The Council will also declare its support for the national Climate and Ecology Bill. This Bill is currently going through parliament and has received support from MPs and councils from all parties. Leader of the Council, Cllr Adam Hug, will write to all three local MPs to ask them to follow the Council and support the Bill.

The motion also begins to address the recommendations of the successful Westminster Citizens’ Climate Assembly, a key manifesto pledge from Westminster Labour. The Assembly recently presented its recommendations to the Council’s Climate Leadership Group, and the Cabinet has approved the initiation of a cross-council programme to respond to their findings.

Cllr Ryan Jude, Deputy Cabinet Member for Climate Action and Biodiversity, said:

The climate and ecological emergencies are intrinsically linked. They exacerbate each other, and local authorities have a role to play in fighting both. I am delighted we have declared an Ecological Emergency, building on the new initiatives we have launched in Westminster over the last year, including No Mow May, banning glyphosate on council land, and our award-winning interactive Environmental Justice Measure. This declaration is just the start. The actions and real work to combat the Ecological Emergency start now.”

Cllr Matt Noble, Cabinet Member for Climate Action, Regeneration and Renters, said:

 “The Climate Emergency has enabled us to act decisively in Westminster. In the first year of the Labour administration, we reduced year-on-year emissions by 17.5%, after a year of almost no improvement under the Tories. This declaration will enable similar action to combat the Ecological Emergency. We are also pleased with how successful the Citizens’ Climate Assembly was and are happy to formally acknowledge the recommendations. Tonight’s Ecological Emergency declaration begins this process, as the first step in addressing one of the Assembly’s most well supported recommendations: for the council to improve its approach to biodiversity in the City.”
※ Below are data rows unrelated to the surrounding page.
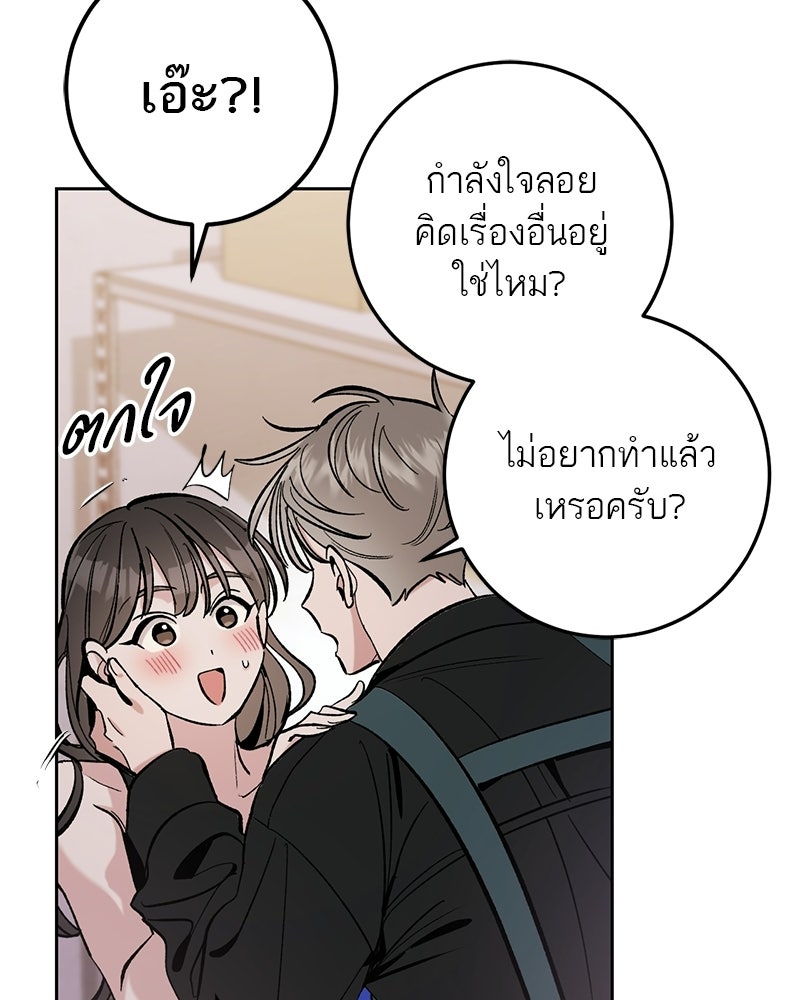 เดตไม่ได้ก็ตายซะ! - หน้า 21
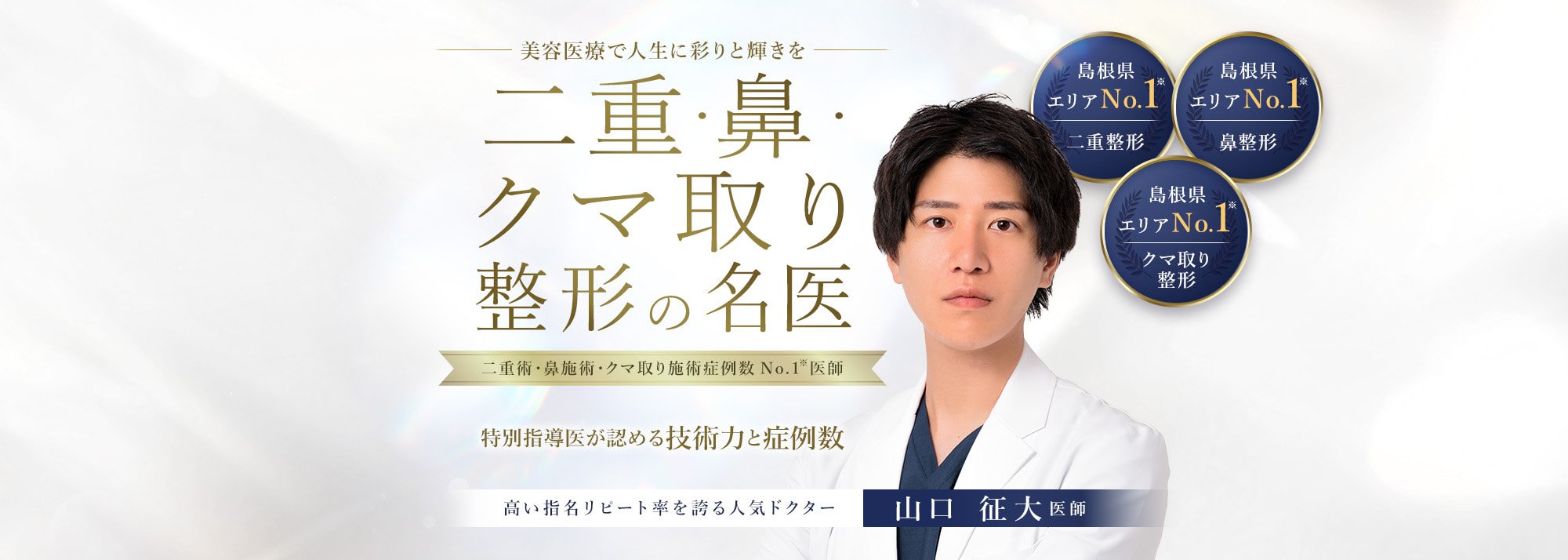 TCB松江院 二重・鼻・クマ取り整形の名医 山口 征大医師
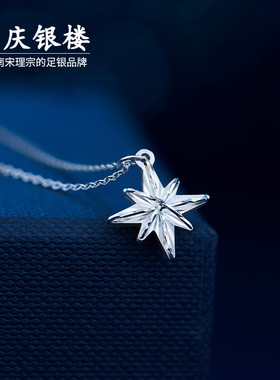 顺庆银楼足银999星序项链锁骨链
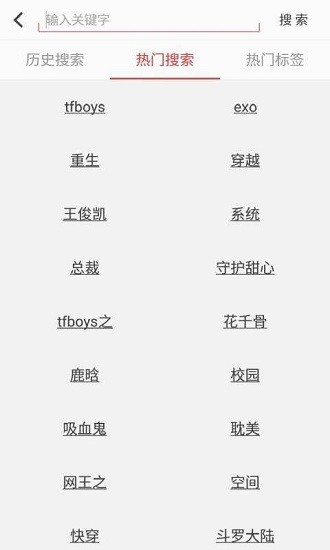 阅听小说网 v2.7.2 安卓版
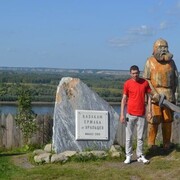 ���������� ������, ���� ������� ����, 38 ���, ������������ ��� ������, ����� � ���������, c�������� ���������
The motion commits to the Council to:

  1. Declare an ecological emergency, which recognises the global ecological emergency and the local impact this has on the communities and businesses we serve, expanding upon the climate emergency declared in 2019;
  2. Pledge to act during the first year of the Motion being accepted, to secure future measurable biodiversity net gain for Westminster, building on recent achievements such as the ‘Greening Westminster’ fund, the ‘No Mow May’ initiative, local projects which support communities to take action to improve biodiversity, the ban on the use of Glyphosate, the Wild Gardens competition and other initiatives;
  3. Publish a strategy, within the first year of the Motion being accepted, outlining our approach to improving biodiversity within Westminster, which will formally bring together and build upon work happening across the council to support biodiversity net gain;
  4. Undertake and publish a Green Infrastructure Audit, to assess the current condition and quality of green spaces in Westminster, including our 33 SINC locations in the City;
  5. Proactively look for opportunities to work in partnership with local groups and stakeholders, to ensure we are all working together to address the ecological emergency;
  6. Pledge to develop plans for further action in the second year of the Motion being accepted and beyond, based on a full assessment of the scientific evidence on how best to achieve this goal;
  7. Declare its full support for the Climate and Ecology Bill, and to write to all MPs with constituencies that contain Westminster City Council wards, to encourage them to also support the Climate and Ecology Bill.